How very exciting. Congratulations on being prego. Hope all goes well and we look forward to the 17 week ultra sound tell all.
Love,
Aunt Pam
Yeah!!!!! Congrats! Sorry about the sciatica. All I can advise is try to take it easy to avoid flare ups. This too shall pass!!
KATIE!!! CONGRATS! that is so exciting!
Oh how awesome!! You will LOVE the experience of pregnancy and motherhood. Truly. It's all miraculous and well-worth the sometimes uphill trip.
You two are going to be amazing parents.
I also had the sciatic (sp?) nerve problem with pg #2, although for me it didn't show its ugly face until 2nd trimester or so.
What my doc recommended is to do daily stretches to keep that area as limber as possible.

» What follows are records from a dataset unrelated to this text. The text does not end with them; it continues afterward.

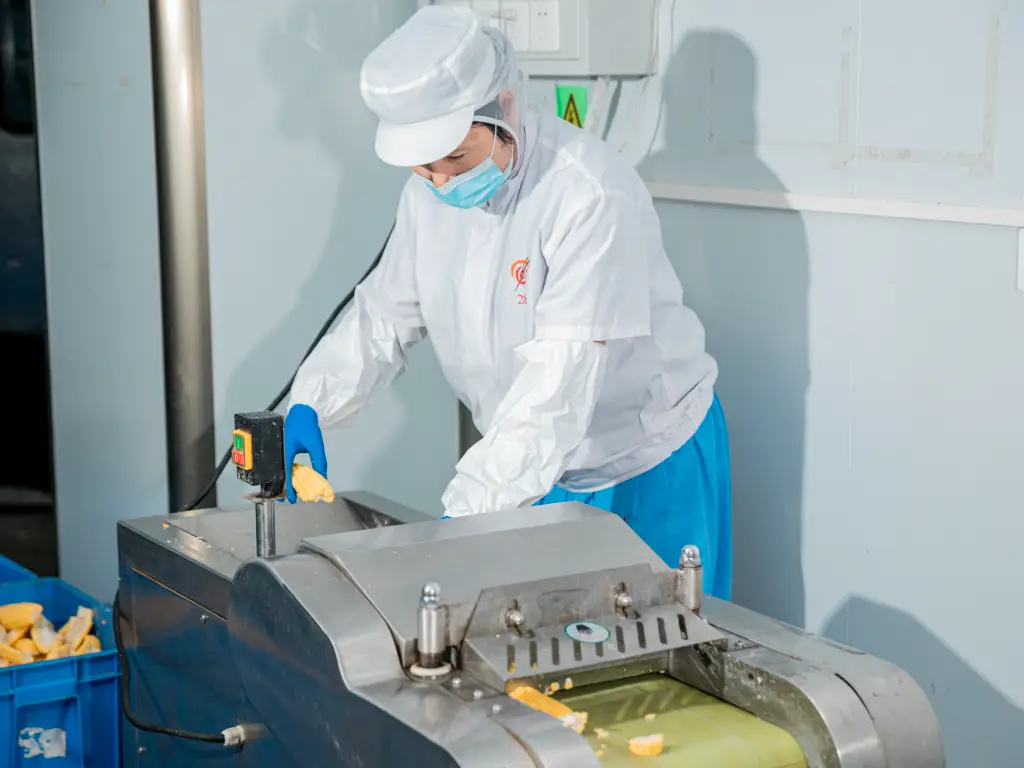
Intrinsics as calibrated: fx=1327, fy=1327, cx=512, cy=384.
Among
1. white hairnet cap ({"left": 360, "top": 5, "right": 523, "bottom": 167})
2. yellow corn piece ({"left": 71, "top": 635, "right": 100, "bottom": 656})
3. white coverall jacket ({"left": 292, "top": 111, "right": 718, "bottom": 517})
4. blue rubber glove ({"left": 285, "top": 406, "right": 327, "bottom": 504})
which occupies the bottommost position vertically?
yellow corn piece ({"left": 71, "top": 635, "right": 100, "bottom": 656})

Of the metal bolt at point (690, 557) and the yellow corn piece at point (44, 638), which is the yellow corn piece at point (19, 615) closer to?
the yellow corn piece at point (44, 638)

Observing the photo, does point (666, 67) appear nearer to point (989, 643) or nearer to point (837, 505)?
point (837, 505)

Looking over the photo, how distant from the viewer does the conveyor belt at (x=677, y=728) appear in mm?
1022

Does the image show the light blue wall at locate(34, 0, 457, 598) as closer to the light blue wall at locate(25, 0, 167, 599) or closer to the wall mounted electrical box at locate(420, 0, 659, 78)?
the light blue wall at locate(25, 0, 167, 599)

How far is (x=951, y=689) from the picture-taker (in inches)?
69.4

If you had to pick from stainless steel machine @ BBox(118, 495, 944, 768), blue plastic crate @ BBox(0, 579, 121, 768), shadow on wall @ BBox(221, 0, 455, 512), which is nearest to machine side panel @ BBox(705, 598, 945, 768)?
stainless steel machine @ BBox(118, 495, 944, 768)

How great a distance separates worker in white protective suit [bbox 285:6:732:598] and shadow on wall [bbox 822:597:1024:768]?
220 mm

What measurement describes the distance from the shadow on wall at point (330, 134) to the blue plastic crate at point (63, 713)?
25.6 inches

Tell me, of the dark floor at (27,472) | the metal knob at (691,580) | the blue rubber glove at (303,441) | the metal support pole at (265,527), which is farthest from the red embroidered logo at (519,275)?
the dark floor at (27,472)

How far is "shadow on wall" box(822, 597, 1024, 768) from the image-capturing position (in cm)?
171

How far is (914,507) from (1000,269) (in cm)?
34

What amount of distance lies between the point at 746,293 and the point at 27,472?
4.85ft

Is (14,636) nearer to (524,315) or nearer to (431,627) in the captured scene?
(524,315)

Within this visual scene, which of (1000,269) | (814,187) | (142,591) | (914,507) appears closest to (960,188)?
(1000,269)
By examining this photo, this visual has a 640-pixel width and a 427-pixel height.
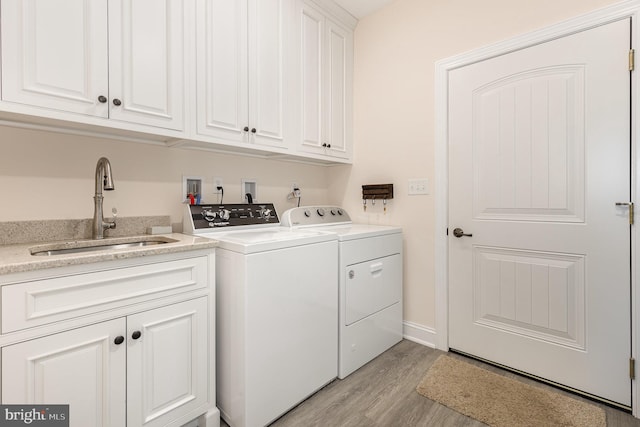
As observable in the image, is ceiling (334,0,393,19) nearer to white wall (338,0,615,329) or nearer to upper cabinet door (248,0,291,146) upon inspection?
white wall (338,0,615,329)

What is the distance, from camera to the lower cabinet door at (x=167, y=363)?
1246mm

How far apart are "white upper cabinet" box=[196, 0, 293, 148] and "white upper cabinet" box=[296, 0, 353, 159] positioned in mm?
180

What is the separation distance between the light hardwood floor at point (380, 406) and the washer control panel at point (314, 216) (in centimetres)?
106

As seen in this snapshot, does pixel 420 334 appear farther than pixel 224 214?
Yes

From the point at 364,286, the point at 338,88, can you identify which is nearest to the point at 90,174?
the point at 364,286

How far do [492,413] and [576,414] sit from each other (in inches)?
16.5

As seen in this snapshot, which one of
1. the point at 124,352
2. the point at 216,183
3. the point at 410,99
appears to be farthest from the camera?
the point at 410,99

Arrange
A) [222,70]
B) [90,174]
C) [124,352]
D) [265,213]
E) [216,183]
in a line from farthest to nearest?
1. [265,213]
2. [216,183]
3. [222,70]
4. [90,174]
5. [124,352]

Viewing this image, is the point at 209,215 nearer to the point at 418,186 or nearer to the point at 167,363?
the point at 167,363

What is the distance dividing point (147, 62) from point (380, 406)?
2118 millimetres

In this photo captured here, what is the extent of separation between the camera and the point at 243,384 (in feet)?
4.64

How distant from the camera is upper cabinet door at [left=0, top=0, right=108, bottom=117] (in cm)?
117

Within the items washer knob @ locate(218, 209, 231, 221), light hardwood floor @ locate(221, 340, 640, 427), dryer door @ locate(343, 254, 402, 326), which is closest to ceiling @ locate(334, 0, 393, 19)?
washer knob @ locate(218, 209, 231, 221)

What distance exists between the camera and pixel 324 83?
96.9 inches
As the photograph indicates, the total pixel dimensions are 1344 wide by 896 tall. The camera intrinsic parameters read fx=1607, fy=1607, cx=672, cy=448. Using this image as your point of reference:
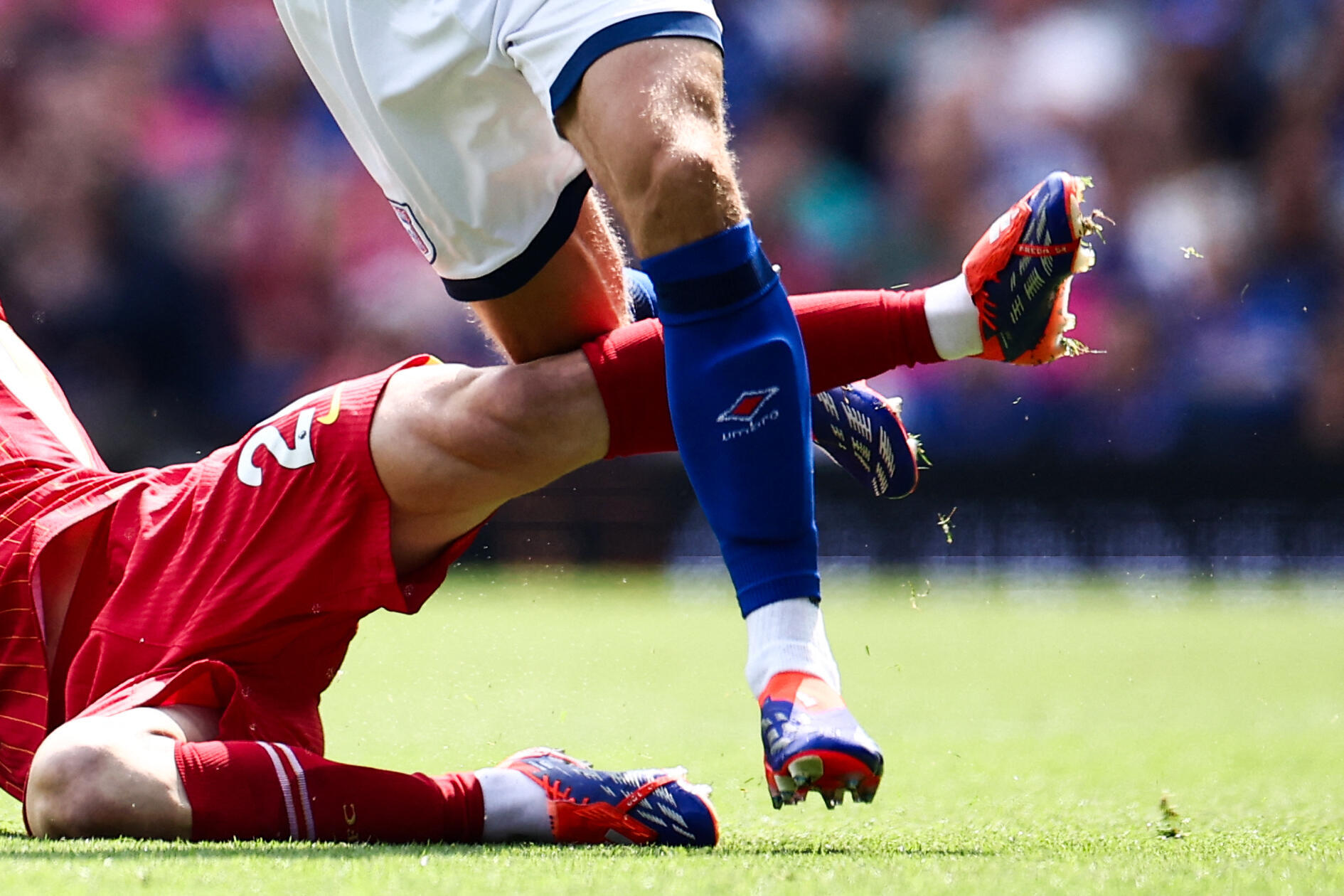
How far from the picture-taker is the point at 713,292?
1.67 meters

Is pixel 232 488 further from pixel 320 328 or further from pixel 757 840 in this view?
pixel 320 328

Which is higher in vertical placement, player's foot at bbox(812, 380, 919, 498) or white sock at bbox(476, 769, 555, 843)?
player's foot at bbox(812, 380, 919, 498)

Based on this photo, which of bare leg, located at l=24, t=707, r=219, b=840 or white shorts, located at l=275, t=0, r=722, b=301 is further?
white shorts, located at l=275, t=0, r=722, b=301

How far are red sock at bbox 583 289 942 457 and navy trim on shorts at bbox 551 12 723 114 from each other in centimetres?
38

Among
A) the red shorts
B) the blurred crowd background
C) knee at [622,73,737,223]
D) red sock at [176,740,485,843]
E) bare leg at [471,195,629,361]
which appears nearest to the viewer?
knee at [622,73,737,223]

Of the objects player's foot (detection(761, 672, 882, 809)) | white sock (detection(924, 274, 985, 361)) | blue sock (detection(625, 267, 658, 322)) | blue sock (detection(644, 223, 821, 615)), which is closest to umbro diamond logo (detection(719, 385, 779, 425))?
blue sock (detection(644, 223, 821, 615))

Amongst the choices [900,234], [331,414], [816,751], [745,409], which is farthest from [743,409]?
[900,234]

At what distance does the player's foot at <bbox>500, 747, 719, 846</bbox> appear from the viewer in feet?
5.79

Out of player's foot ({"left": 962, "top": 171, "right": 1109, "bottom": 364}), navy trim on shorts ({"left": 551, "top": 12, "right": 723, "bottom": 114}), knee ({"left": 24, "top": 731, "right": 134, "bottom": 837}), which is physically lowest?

The best stretch I found was to get down on the floor on all fours and slowly arch your back like a cat. (you know, how cats arch their back up when they're waking up from naps!)
I'd do that stretch at least a few times a day and it did seem to help reduce the number of times that the nerve acted up.
Unfortunately the only thing that will "cure" it is having the baby. ;-(
I hope it doesn't get too bad when the baby gets bigger!!
Again, congrats you two and have a fun time together preparing for your little baby!!!!!
Hooray Katie and Matt! You guys have built a great foundation in your years together. Which will be very needed since you will not have an uninterrupted conversation for about 20 more years. Ha ha ha, no seriously, I'm really excited for you guys!
YOUR PREGNANT???? I CAN'T BELIEVE. Why didn't you call me???? I am so confused.. Where do babies come from?? Will you call and tell me..
Hooray! Sorry about the pain. I'm glad I haven't had to deal with that. Yeah, just the smallest little thing and already making your body react in all sorts of ways - truly amazing. I'm so excited for you!
I was SO EXTREMELY confused when I pulled up your blog and saw the counter. I thought I had clicked on somebody elses link! It took me a minute to process it. Talk about perfect timing to have been able to finish school How wonderful to have that under your belt. That is a HUGE blessing. CONGRATULATIONS! No matter the reasoning behind it all it is wonderful that you guys had the time together that you did to really get to know each other and to have those years under you. It will be a blessing when this special spirit comes home. Enjoy all the appointments. That are amazing!